Add the butter, egg yolks, and lime zest.  Process until a smooth dough ball forms.

Aprium Linzertorte Crust Dough

Remove the dough from the food processor and break off approximately a quarter of it.  Form the small piece into a flattened square and the large piece into a flattish disc.  Wrap both in plastic wrap and refrigerate for at least two hours.

Crust Dough Discs

When your dough is chilled and your filling has cooled, preheat your oven to 350°F and line the bottom of a two-piece tart pan with a parchment paper disc.  Remove the dough disc from the fridge and press it onto the bottom and up the sides of the tart pan.  It’s ok to make holes in the process, but be sure to fill them in and pack the dough tight so that there are no leaks.

Crust Pressed into Tart Pan

Spread a ¼” thick layer of aprium filling evenly across the crust.  This will take about 1-1½ cups of filling depending on the size of your tart pan (I overfilled mine a bit, but I have no regrets).

> **Required action**: Condense the paragraph of the aprium linzertorte recipe that begins "When your dough is chilled" into a short list of steps, keeping its main facts.

> **Data taken from a collection**:
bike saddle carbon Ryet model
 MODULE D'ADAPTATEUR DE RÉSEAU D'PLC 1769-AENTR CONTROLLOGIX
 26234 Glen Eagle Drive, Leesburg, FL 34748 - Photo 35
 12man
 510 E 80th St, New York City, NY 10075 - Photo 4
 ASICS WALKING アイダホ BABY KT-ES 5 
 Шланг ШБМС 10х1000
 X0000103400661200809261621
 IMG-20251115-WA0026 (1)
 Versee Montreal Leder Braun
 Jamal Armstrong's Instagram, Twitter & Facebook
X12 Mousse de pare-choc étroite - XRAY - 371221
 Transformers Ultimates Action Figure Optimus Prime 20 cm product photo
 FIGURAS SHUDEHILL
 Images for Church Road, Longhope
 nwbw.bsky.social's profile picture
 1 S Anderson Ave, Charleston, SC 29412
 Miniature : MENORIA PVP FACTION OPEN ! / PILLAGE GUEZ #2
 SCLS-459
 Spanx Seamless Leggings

> **Answer box**:
- Wait until the dough is chilled and the filling has cooled.
- Preheat the oven to 350°F.
- Line the bottom of a two-piece tart pan with a parchment paper disc.
- Take the dough disc from the fridge and press it onto the bottom and up the sides of the pan.
- Fill in any holes and pack the dough tightly so there are no leaks.